## Provided information

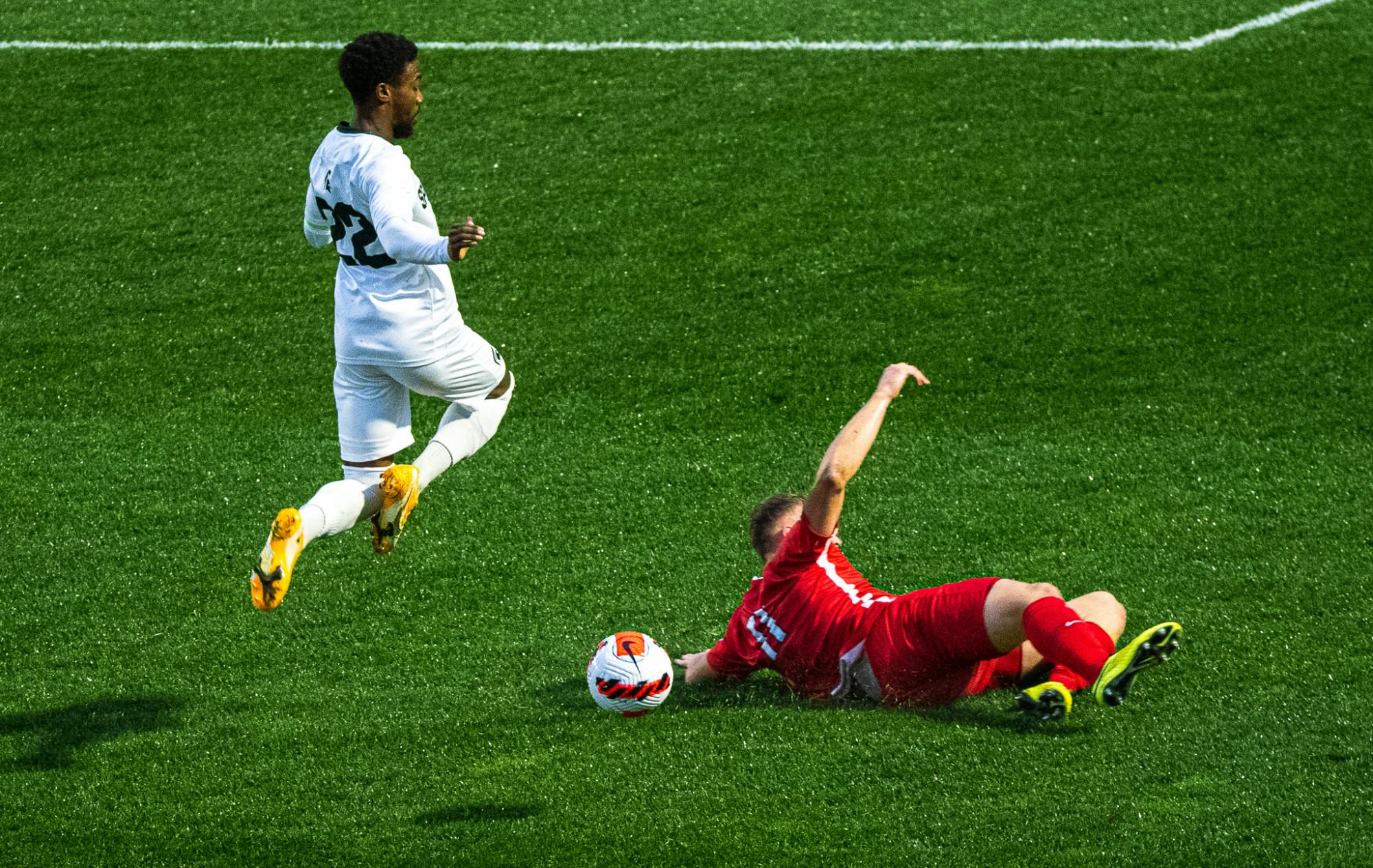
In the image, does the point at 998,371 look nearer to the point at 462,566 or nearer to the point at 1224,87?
the point at 462,566

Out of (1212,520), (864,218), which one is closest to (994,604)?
(1212,520)

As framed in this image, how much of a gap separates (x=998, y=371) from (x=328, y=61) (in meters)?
6.71

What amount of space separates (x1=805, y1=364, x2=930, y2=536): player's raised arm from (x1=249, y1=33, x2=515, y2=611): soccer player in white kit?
4.91 feet

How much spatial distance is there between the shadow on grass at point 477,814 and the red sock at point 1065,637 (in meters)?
1.85

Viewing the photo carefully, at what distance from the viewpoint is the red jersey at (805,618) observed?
231 inches

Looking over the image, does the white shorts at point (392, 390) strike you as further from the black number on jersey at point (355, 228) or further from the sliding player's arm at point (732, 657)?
the sliding player's arm at point (732, 657)

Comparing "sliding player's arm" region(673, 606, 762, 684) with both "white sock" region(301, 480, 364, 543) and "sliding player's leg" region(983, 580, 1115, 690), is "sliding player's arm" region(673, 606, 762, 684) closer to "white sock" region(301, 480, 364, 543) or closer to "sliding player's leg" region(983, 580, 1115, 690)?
"sliding player's leg" region(983, 580, 1115, 690)

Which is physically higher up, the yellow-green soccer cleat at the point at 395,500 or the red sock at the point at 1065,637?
the yellow-green soccer cleat at the point at 395,500

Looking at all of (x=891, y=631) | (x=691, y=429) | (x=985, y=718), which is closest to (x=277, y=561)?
(x=891, y=631)

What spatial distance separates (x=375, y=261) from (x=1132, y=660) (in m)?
3.18

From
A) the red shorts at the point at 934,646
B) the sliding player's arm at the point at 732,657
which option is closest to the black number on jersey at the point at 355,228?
the sliding player's arm at the point at 732,657

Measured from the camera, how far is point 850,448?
5488mm

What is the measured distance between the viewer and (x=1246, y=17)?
1308 centimetres

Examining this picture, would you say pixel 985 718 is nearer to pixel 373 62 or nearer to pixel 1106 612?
pixel 1106 612
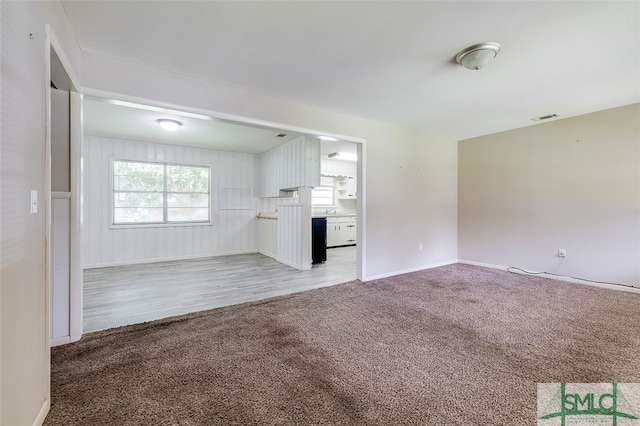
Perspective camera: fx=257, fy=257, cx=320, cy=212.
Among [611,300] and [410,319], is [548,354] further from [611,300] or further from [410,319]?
[611,300]

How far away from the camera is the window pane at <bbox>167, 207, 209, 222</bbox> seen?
5789 millimetres

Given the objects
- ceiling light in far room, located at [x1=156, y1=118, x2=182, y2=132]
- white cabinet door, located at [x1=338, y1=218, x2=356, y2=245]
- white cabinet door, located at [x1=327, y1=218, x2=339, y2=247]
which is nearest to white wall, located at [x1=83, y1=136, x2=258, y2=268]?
ceiling light in far room, located at [x1=156, y1=118, x2=182, y2=132]

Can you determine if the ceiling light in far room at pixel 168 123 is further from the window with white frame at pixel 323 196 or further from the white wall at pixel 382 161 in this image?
the window with white frame at pixel 323 196

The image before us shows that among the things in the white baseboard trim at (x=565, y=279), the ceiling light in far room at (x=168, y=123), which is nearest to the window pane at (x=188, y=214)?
the ceiling light in far room at (x=168, y=123)

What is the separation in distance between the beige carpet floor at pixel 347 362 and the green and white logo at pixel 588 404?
0.06 metres

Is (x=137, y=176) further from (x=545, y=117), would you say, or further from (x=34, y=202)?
(x=545, y=117)

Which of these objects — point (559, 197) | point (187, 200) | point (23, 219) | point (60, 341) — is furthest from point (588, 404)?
point (187, 200)

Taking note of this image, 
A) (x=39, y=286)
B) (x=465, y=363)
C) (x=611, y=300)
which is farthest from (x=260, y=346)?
(x=611, y=300)

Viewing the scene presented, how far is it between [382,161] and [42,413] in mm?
4221

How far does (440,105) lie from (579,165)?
2.43 m

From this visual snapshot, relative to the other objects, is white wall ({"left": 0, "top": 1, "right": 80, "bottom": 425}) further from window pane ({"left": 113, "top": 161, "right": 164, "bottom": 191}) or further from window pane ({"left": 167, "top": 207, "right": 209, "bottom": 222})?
window pane ({"left": 167, "top": 207, "right": 209, "bottom": 222})

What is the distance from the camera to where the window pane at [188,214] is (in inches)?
228

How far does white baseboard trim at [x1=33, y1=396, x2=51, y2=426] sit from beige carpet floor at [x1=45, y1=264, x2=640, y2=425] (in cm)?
4

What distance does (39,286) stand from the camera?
1.38 m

## Exercise objective
Print every entry exactly as written, without the pictures.

## The completed task
In the image, does the point at 998,371 look nearer to the point at 462,566 or nearer to the point at 1224,87?
the point at 462,566

Out of (1212,520), (864,218), which one is closest to (994,604)?
(1212,520)

As framed in this image, how much of a gap separates (x=998, y=371) from (x=328, y=61) (in meters)?
6.71

What amount of space separates (x1=805, y1=364, x2=930, y2=536): player's raised arm from (x1=249, y1=33, x2=515, y2=611): soccer player in white kit?
4.91 feet

How much spatial distance is there between the shadow on grass at point 477,814 and the red sock at point 1065,637 (in meters)?
1.85

Viewing the photo carefully, at what distance from the viewpoint is the red jersey at (805,618) observed?
231 inches

Looking over the image, does the white shorts at point (392, 390) strike you as further from the black number on jersey at point (355, 228) or further from the sliding player's arm at point (732, 657)?
the sliding player's arm at point (732, 657)

Comparing "sliding player's arm" region(673, 606, 762, 684) with both "white sock" region(301, 480, 364, 543) and "sliding player's leg" region(983, 580, 1115, 690), is "sliding player's arm" region(673, 606, 762, 684) closer to "white sock" region(301, 480, 364, 543) or closer to "sliding player's leg" region(983, 580, 1115, 690)?
"sliding player's leg" region(983, 580, 1115, 690)

Which is physically higher up, the yellow-green soccer cleat at the point at 395,500 or the red sock at the point at 1065,637?
the yellow-green soccer cleat at the point at 395,500

Looking at all of (x=891, y=631) | (x=691, y=429) | (x=985, y=718), which is closest to (x=277, y=561)?
(x=891, y=631)

What spatial distance separates (x=375, y=261) from (x=1132, y=660) (in m)?
3.18

From
A) the red shorts at the point at 934,646
B) the sliding player's arm at the point at 732,657
which option is closest to the black number on jersey at the point at 355,228?
the sliding player's arm at the point at 732,657

Measured from the camera, how far is point 850,448?
5488mm

What is the measured distance between the viewer and (x=1246, y=17)?
1308 centimetres

Examining this picture, would you say pixel 985 718 is nearer to pixel 373 62 or nearer to pixel 1106 612?
pixel 1106 612
Perspective camera: fx=257, fy=257, cx=320, cy=212.
Among [611,300] and [410,319], is [548,354] further from [611,300] or further from [410,319]?
[611,300]

How far away from the camera is the window pane at <bbox>167, 207, 209, 222</bbox> seen?
5789 millimetres

Given the objects
- ceiling light in far room, located at [x1=156, y1=118, x2=182, y2=132]
- white cabinet door, located at [x1=338, y1=218, x2=356, y2=245]
- white cabinet door, located at [x1=327, y1=218, x2=339, y2=247]
which is nearest to white wall, located at [x1=83, y1=136, x2=258, y2=268]?
ceiling light in far room, located at [x1=156, y1=118, x2=182, y2=132]

Can you determine if the ceiling light in far room at pixel 168 123 is further from the window with white frame at pixel 323 196 or further from the white wall at pixel 382 161 in this image?
the window with white frame at pixel 323 196

The image before us shows that among the things in the white baseboard trim at (x=565, y=279), the ceiling light in far room at (x=168, y=123), which is nearest to the window pane at (x=188, y=214)?
the ceiling light in far room at (x=168, y=123)

What is the separation in distance between the beige carpet floor at pixel 347 362 and the green and white logo at pixel 588 404?
0.06 metres

Is (x=137, y=176) further from (x=545, y=117), would you say, or further from (x=34, y=202)?
(x=545, y=117)

Which of these objects — point (559, 197) | point (187, 200) | point (23, 219) | point (60, 341) — is furthest from point (588, 404)?
point (187, 200)

Taking note of this image, 
A) (x=39, y=286)
B) (x=465, y=363)
C) (x=611, y=300)
which is farthest from (x=260, y=346)?
(x=611, y=300)

Viewing the scene presented, how far is it between [382,161] and [42,413] in mm?
4221

How far does (440,105) lie from (579,165)?
2.43 m

From this visual snapshot, relative to the other objects, is white wall ({"left": 0, "top": 1, "right": 80, "bottom": 425}) further from window pane ({"left": 113, "top": 161, "right": 164, "bottom": 191}) or further from window pane ({"left": 167, "top": 207, "right": 209, "bottom": 222})?
window pane ({"left": 167, "top": 207, "right": 209, "bottom": 222})

What is the distance from the camera to where the window pane at [188,214] is (in inches)?
228

How far does white baseboard trim at [x1=33, y1=396, x2=51, y2=426] sit from beige carpet floor at [x1=45, y1=264, x2=640, y2=425] (in cm)?
4

What distance does (39,286) stand from the camera?
1.38 m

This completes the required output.